[Texto]:
——
Porque, como alguna vez reconoció el mismísimo Mario Vargas Llosa en un magistral artículo, es imposible, para cualquier peruano, librarse por completo de la huachafería, entendida como ese modo histriónico de aparentar.
Cuando Vargas Llosa escribió ese artículo –agosto de 1983-, Lima no tenía a “Eisha” como “capital del verano” –qué frase más huachafa-, ni a “Tongo” como emblema de la Telefónica –una de las empresas más huachafientas en cuanto a su publicidad-, ni a los hermanitos Yaipén como símbolos, ni a Bayly como expresión liberal.
Hoy Vargas Llosa tendría que reeditar y ampliar su Atlas de la huachafería. Hoy el Perú es tan huachafo, tan repulsivamente huachafo a veces, que el buen gusto parece una melancolía.
En 1983 hasta la pretensión de no ser huachafo pasaba por huachafería. Hoy los huachafos han salido del armario y han tomado el poder. Nadie huye hoy de la huachafería. Al contrario: se la ha adoptado porque se ha impuesto y porque es rentable. La prensa “no huachafa”, por ejemplo, parece condenada a la miseria. La TV “no huachafa” ha dejado, sencillamente, de existir.
¿Qué no es huachafo en el Perú? Nada. Hasta Dios es huachafo en el Perú del siglo XXI. Y basta con encender uno de esos programas religiosos perpetrados por sectas cristianas para entender que el cielo también ha sido tomado por asalto.
Pero volviendo a Miota, ese desconocido, habría que decir algunas cosas.
Miota González nació en Apurímac en 1870. Su padre fue militar y murió, con el grado de teniente coronel, en la heroica resistencia de San Juan y Miraflores de enero de 1881.
Miota, de ascendentes vascos, escribió numerosos artículos de tono modernista en “Actualidades”, “El Comercio”, “Prisma” y “Monos y monadas”.
Fue coetáneo y amigo de los hermanos García Calderón, de Enrique Carrillo (“Cabotín”), de José de la Riva Agüero, de Leonidas Yerovi y, entre otros, de Clemente Palma.
Fue Palma, precisamente, quien en 1913 escribió un artículo titulado “El caso del escritor señor Miota”.
La solemnidad del título tenía más de compasión que de avaricia. Porque se trataba de ventilar, por primera vez en público, la locura irremediable que había terminado por minar a Miota.
Dos años antes, en 1911, Miota se había presentado ante la embajada peruana en París y le había pedido a su amigo Francisco García Calderón, segundo secretario, una carta de recomendación para Rubén Darío. García Calderón, benévolo y distante, le dio gusto.
En su mensaje, Miota le pedía a Darío el pago de una mensualidad inverosímilmente “prometida” por el nicaragüense.
En enero de 1913, en Lima, Miota tocó la puerta de la legación diplomática de Francia y solicitó la nacionalidad francesa.
Cuando el representante del gobierno francés le preguntó en qué basaba su solicitud, Miota le contó que “en París, tiempo atrás, había sido víctima de un encantamiento” y que, por lo tanto, “merecía alguna compensación”.
——
(Entradas de datos recopiladas)

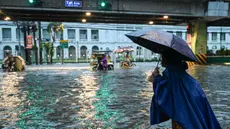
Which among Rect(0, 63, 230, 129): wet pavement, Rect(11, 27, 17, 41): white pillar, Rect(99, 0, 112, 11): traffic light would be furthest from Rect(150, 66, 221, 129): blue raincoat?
Rect(11, 27, 17, 41): white pillar

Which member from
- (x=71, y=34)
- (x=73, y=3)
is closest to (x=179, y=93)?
(x=73, y=3)

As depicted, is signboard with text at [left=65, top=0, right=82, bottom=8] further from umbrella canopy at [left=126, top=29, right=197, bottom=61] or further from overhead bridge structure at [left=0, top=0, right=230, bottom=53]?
umbrella canopy at [left=126, top=29, right=197, bottom=61]

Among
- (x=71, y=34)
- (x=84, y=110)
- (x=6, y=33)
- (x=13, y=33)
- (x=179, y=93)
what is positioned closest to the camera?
Answer: (x=179, y=93)

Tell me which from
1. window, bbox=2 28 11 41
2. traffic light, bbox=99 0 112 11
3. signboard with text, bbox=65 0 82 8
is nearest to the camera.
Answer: signboard with text, bbox=65 0 82 8

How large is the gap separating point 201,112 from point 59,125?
2.84 meters

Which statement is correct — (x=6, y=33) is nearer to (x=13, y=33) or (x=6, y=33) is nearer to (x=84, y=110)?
(x=13, y=33)

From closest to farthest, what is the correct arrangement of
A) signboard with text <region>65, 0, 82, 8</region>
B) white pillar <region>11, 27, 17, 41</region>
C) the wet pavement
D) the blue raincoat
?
the blue raincoat, the wet pavement, signboard with text <region>65, 0, 82, 8</region>, white pillar <region>11, 27, 17, 41</region>

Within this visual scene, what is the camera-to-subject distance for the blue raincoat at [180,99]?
2.62m

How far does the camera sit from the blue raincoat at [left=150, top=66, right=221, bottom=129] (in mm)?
2621

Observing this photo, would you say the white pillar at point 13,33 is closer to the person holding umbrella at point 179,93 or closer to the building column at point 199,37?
the building column at point 199,37

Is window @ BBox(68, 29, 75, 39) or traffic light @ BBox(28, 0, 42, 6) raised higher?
window @ BBox(68, 29, 75, 39)

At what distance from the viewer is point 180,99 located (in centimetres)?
263

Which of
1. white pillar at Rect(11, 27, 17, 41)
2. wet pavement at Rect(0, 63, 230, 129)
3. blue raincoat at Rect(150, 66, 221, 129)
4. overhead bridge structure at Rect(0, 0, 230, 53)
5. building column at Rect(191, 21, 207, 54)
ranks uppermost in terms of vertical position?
white pillar at Rect(11, 27, 17, 41)

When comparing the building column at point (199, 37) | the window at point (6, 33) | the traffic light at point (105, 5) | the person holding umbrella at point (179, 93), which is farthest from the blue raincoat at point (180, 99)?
the window at point (6, 33)
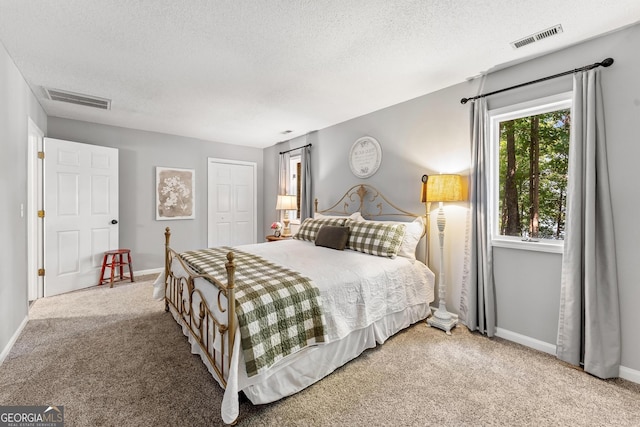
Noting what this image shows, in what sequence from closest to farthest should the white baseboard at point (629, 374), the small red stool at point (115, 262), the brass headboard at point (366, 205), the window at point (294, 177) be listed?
1. the white baseboard at point (629, 374)
2. the brass headboard at point (366, 205)
3. the small red stool at point (115, 262)
4. the window at point (294, 177)

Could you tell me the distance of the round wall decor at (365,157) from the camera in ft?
12.3

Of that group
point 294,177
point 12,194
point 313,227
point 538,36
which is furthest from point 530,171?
point 12,194

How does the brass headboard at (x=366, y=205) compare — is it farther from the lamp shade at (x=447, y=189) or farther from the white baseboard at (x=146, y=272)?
the white baseboard at (x=146, y=272)

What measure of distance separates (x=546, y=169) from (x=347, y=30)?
2.14m

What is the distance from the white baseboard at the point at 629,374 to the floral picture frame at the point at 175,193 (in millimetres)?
5677

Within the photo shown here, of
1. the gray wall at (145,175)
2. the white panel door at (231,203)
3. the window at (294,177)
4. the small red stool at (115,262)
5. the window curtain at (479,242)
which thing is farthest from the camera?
the white panel door at (231,203)

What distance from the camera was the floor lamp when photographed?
8.93 ft

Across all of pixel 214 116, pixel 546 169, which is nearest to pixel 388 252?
pixel 546 169

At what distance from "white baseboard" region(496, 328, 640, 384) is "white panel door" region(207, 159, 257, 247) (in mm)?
4672

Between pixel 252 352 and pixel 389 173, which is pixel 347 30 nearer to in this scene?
pixel 389 173

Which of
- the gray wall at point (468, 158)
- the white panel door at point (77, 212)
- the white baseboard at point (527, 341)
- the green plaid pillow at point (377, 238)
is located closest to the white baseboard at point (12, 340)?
the white panel door at point (77, 212)

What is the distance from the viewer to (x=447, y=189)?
2730mm

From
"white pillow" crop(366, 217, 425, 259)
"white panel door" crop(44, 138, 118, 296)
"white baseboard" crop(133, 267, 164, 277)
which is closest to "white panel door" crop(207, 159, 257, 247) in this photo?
"white baseboard" crop(133, 267, 164, 277)

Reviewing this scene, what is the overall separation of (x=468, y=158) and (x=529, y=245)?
0.99 meters
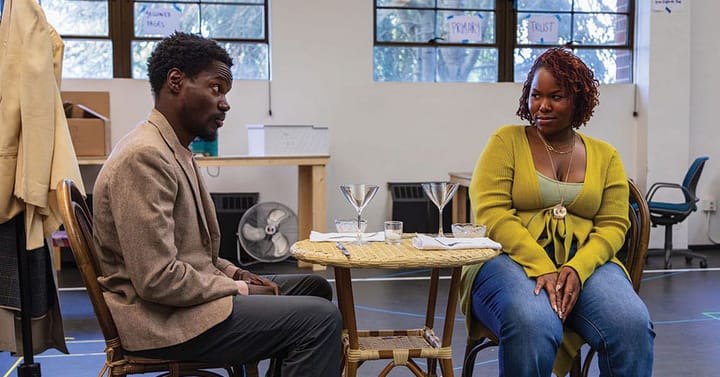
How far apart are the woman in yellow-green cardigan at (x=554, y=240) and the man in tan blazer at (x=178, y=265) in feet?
1.70

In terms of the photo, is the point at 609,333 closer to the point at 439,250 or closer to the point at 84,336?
the point at 439,250

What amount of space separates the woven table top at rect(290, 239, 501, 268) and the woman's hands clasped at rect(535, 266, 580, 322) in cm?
15

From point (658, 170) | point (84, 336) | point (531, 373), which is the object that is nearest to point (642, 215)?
point (531, 373)

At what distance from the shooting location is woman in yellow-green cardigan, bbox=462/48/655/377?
6.03 feet

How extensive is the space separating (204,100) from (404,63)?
4.57 metres

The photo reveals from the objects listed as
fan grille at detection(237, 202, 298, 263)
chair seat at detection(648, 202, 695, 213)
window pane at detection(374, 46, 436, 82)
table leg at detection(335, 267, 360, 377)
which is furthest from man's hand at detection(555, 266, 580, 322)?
window pane at detection(374, 46, 436, 82)

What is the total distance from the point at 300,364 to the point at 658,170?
213 inches

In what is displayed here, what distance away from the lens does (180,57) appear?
5.79 feet

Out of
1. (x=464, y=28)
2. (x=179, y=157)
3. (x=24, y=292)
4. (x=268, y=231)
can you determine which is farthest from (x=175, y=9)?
(x=179, y=157)

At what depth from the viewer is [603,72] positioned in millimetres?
6559

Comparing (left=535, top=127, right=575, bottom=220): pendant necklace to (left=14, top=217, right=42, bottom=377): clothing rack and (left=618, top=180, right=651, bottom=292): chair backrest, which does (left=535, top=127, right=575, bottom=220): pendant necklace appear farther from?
(left=14, top=217, right=42, bottom=377): clothing rack

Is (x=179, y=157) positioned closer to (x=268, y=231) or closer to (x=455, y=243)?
(x=455, y=243)

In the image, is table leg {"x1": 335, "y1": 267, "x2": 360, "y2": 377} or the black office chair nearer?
table leg {"x1": 335, "y1": 267, "x2": 360, "y2": 377}

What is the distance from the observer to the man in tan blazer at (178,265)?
61.6 inches
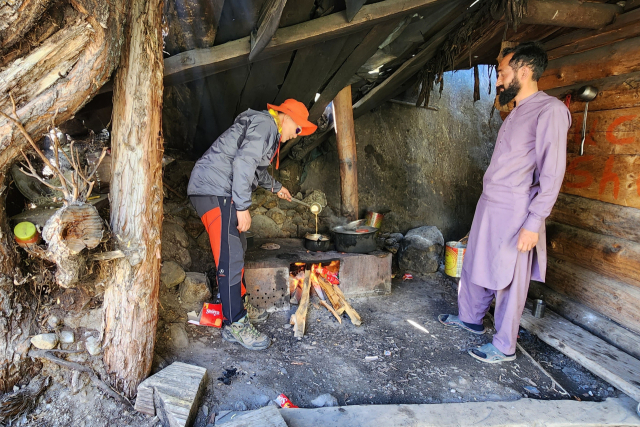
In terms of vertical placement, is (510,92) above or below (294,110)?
above

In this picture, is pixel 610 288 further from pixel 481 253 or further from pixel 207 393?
pixel 207 393

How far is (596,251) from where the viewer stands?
143 inches

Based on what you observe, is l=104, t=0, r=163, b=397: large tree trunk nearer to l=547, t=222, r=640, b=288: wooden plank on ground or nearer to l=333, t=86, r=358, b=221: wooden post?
l=333, t=86, r=358, b=221: wooden post

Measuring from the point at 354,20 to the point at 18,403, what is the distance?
364cm

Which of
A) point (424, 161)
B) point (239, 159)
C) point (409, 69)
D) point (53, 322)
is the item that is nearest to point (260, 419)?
point (53, 322)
——
[El problema]: ¿Cómo se traduce al inglés esta oración del texto: «En enero de 1913, en Lima, Miota tocó la puerta de la legación diplomática de Francia y solicitó la nacionalidad francesa»? Los ítems provienen de otra fuente.

[Resultado]: In January 1913, in Lima, Miota knocked on the door of the French diplomatic legation and requested French nationality.